TASK DESCRIPTION
Copy every entry exactly as it stands, though any image it holds should stay out of the copy.
+-------+
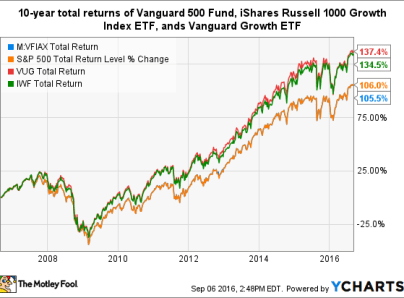 Buying the S&P500 Index Fund (Vanguard VFIAX vs VOO vs SPY)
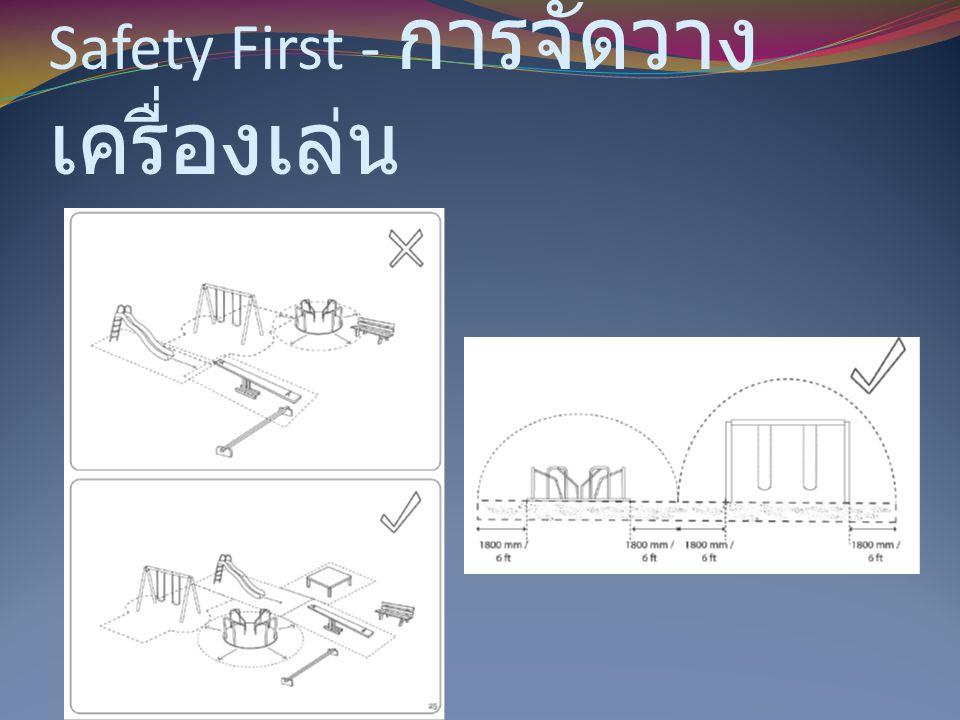 Safety First - การจัดวาง เครื่องเล่น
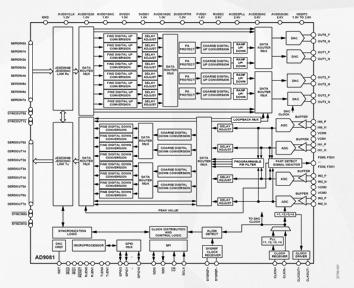混合信號前端器件AD9081的性能及應用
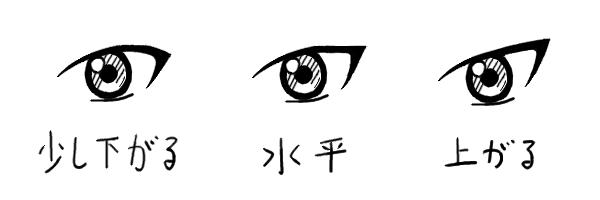 つり目の種類と描き分け方 イラスト学会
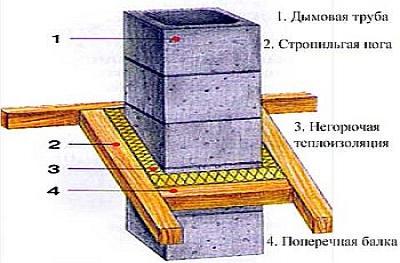Как вывести трубу из бани через крышу дома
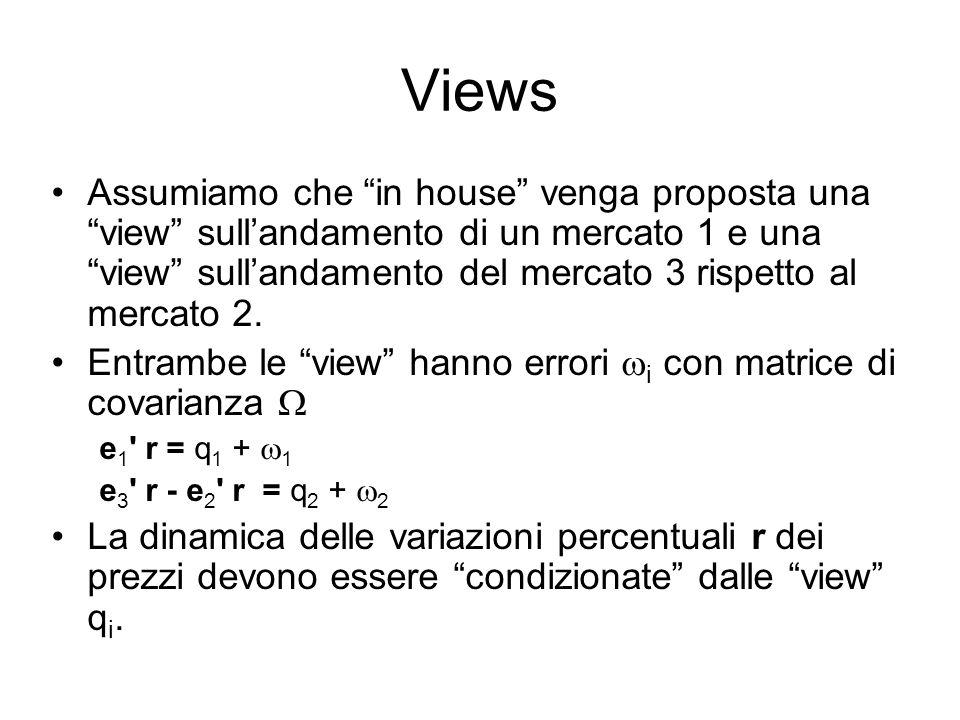 Views Assumiamo che in house venga proposta una view sullandamento di un mercato 1 e una view sullandamento del mercato 3 rispetto al mercato 2. Entra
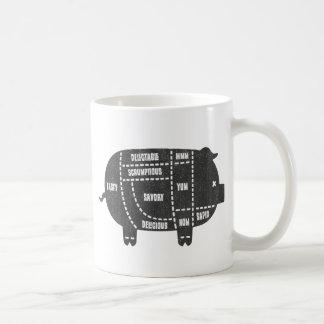 Pork Cuts III Coffee Mug
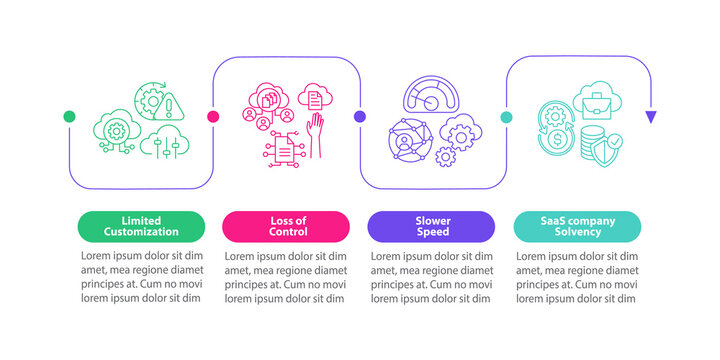 SaaS obstacles vector infographic template. Control loss, company solvency presentation design elements. Data visualization with 4 steps. Process timeline chart. Workflow layout with linear icons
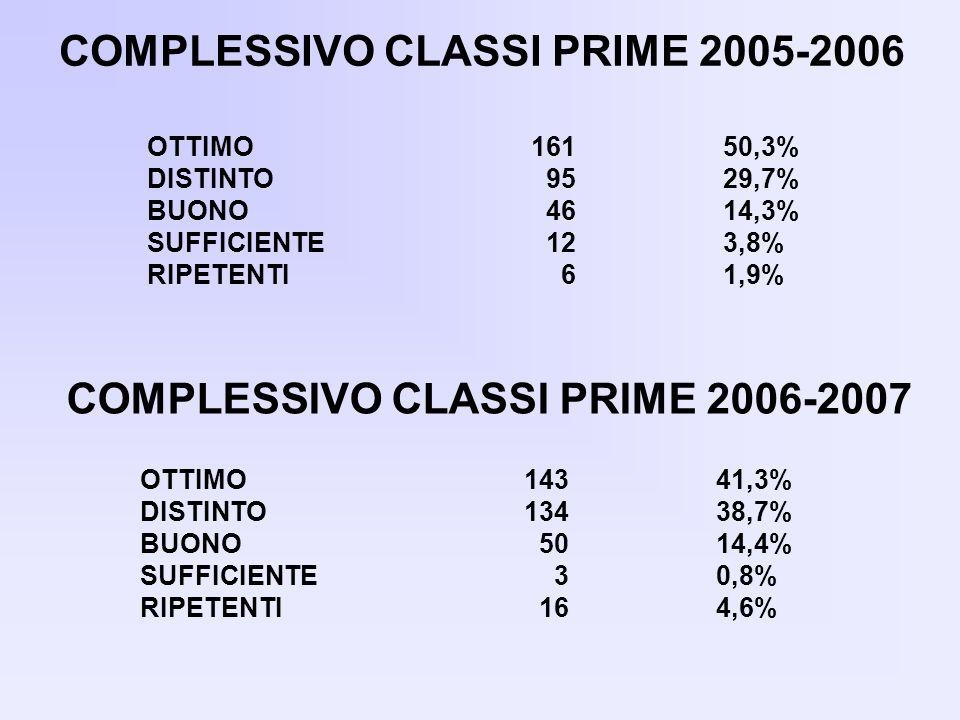 OTTIMO16150,3% DISTINTO 9529,7% BUONO 4614,3% SUFFICIENTE 123,8% RIPETENTI 61,9% COMPLESSIVO CLASSI PRIME 2005-2006 COMPLESSIVO CLASSI PRIME 2006-2007 OTTIMO14341,3% DISTINTO13438,7% BUONO 5014,4% SUFFICIENTE 30,8% RIPETENTI 164,6%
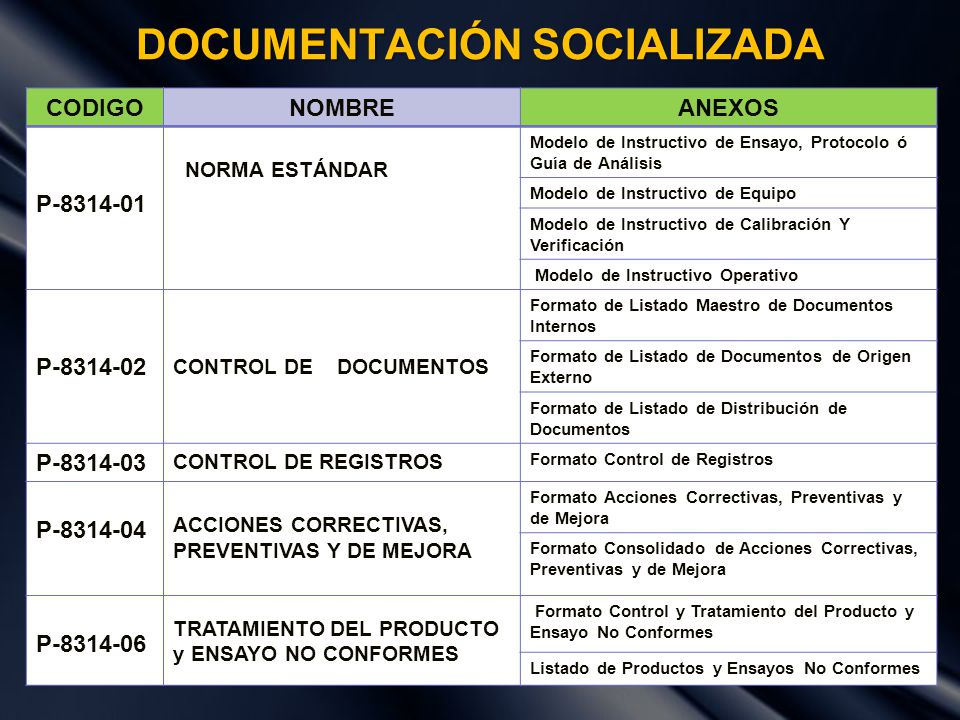 FORMATOS IMPLEMENTADOS Nº CODIGONOMBRE DEL FORMATO 1Modelo de Instructivo de Ensayo, Protocolo ó Guía de Análisis 2Modelo de Instructivo de Equipo 3Modelo de Instructivo de Calibración y Verificación 4Modelo de Instructivo Operativo 5F-8314-01Formato de Listado Maestro de Documentos Internos 6F-8314-02Formato de Listado de Documentos de Origen Externo 7F-8314-03Formato de Listado de Distribución de Documentos 8F-8314-04Formato Control de Registros 9F-8314-15Formato Acciones Correctivas, Preventivas y de Mejora 10F-8314-16Formato Consolidado de Acciones Correctivas, Preventivas y de Mejora 11F-8314-17 Formato Control y Tratamiento del Producto y Ensayo No Conformes 12F-8314-18Listado de Productos y Ensayos No Conformes 13F-8314-21Control de Temperatura 14F-8314-22Control de Ingreso de Visitantes 15F-8314-23Hoja de Vida de Equipo 16F-8314-24Reporte Mantenimiento y Calibración de Equipo 17F-8314-25Programa de Mantenimiento y Calibración de Equipos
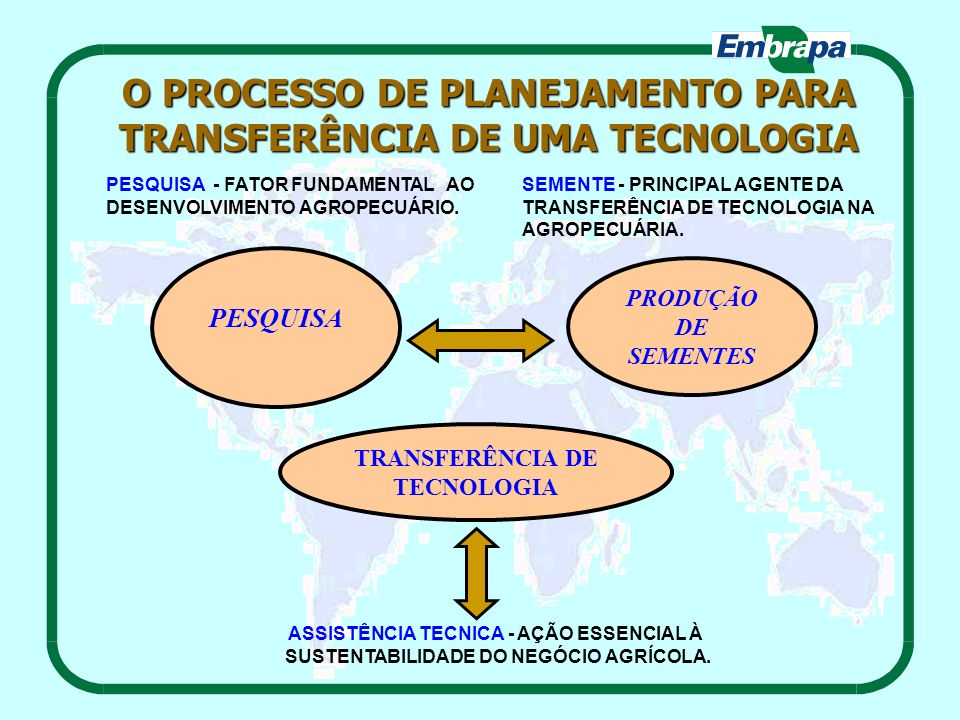 O PROCESSO DE PLANEJAMENTO PARA TRANSFERÊNCIA DE UMA TECNOLOGIA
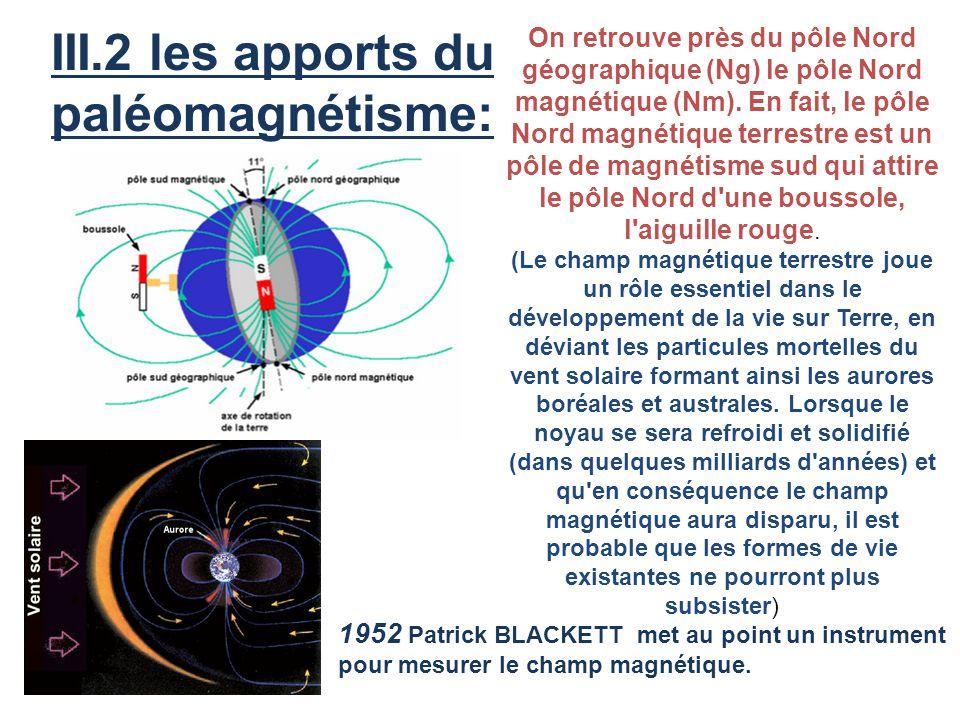 On retrouve près du pôle Nord géographique (Ng) le pôle Nord magnétique (Nm).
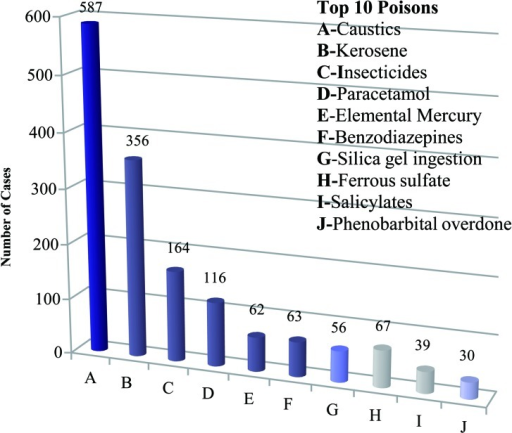 Frequency of top ten poisons including pesticide poisoning cases, 2009 (N=1,526).Source: NPCMC, 20098).
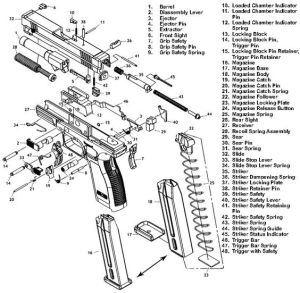 springfield xd diagram | Gun diagrams and parts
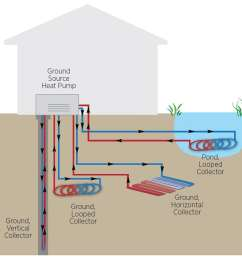 diagram of geothermal system circuit connection diagram u2022 geothermal piping layout geothermal cooling system diagram [ 1000 x 965 Pixel ]
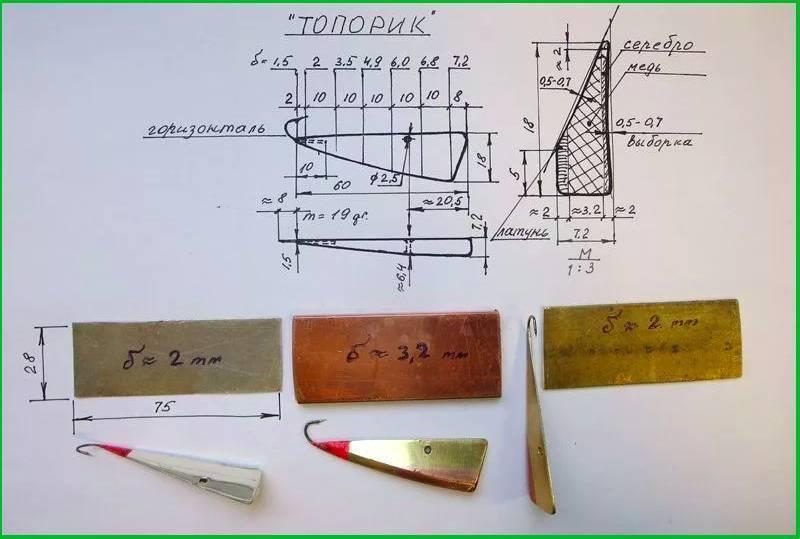 Топор своими руками (48 фото): как его сделать из арматуры? изготовление красивой модели из простого старого топора по чертежам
+-------+
RESULT
 Buying the S&P500 Index Fund (Vanguard VFIAX vs VOO vs SPY)
 Safety First - การจัดวาง เครื่องเล่น
混合信號前端器件AD9081的性能及應用
 つり目の種類と描き分け方 イラスト学会
Как вывести трубу из бани через крышу дома
 Views Assumiamo che in house venga proposta una view sullandamento di un mercato 1 e una view sullandamento del mercato 3 rispetto al mercato 2. Entra
 Pork Cuts III Coffee Mug
 SaaS obstacles vector infographic template. Control loss, company solvency presentation design elements. Data visualization with 4 steps. Process timeline chart. Workflow layout with linear icons
 OTTIMO16150,3% DISTINTO 9529,7% BUONO 4614,3% SUFFICIENTE 123,8% RIPETENTI 61,9% COMPLESSIVO CLASSI PRIME 2005-2006 COMPLESSIVO CLASSI PRIME 2006-2007 OTTIMO14341,3% DISTINTO13438,7% BUONO 5014,4% SUFFICIENTE 30,8% RIPETENTI 164,6%
 FORMATOS IMPLEMENTADOS Nº CODIGONOMBRE DEL FORMATO 1Modelo de Instructivo de Ensayo, Protocolo ó Guía de Análisis 2Modelo de Instructivo de Equipo 3Modelo de Instructivo de Calibración y Verificación 4Modelo de Instructivo Operativo 5F-8314-01Formato de Listado Maestro de Documentos Internos 6F-8314-02Formato de Listado de Documentos de Origen Externo 7F-8314-03Formato de Listado de Distribución de Documentos 8F-8314-04Formato Control de Registros 9F-8314-15Formato Acciones Correctivas, Preventivas y de Mejora 10F-8314-16Formato Consolidado de Acciones Correctivas, Preventivas y de Mejora 11F-8314-17 Formato Control y Tratamiento del Producto y Ensayo No Conformes 12F-8314-18Listado de Productos y Ensayos No Conformes 13F-8314-21Control de Temperatura 14F-8314-22Control de Ingreso de Visitantes 15F-8314-23Hoja de Vida de Equipo 16F-8314-24Reporte Mantenimiento y Calibración de Equipo 17F-8314-25Programa de Mantenimiento y Calibración de Equipos
 O PROCESSO DE PLANEJAMENTO PARA TRANSFERÊNCIA DE UMA TECNOLOGIA
 On retrouve près du pôle Nord géographique (Ng) le pôle Nord magnétique (Nm).
 Frequency of top ten poisons including pesticide poisoning cases, 2009 (N=1,526).Source: NPCMC, 20098).
 springfield xd diagram | Gun diagrams and parts
 diagram of geothermal system circuit connection diagram u2022 geothermal piping layout geothermal cooling system diagram [ 1000 x 965 Pixel ]
 Топор своими руками (48 фото): как его сделать из арматуры? изготовление красивой модели из простого старого топора по чертежам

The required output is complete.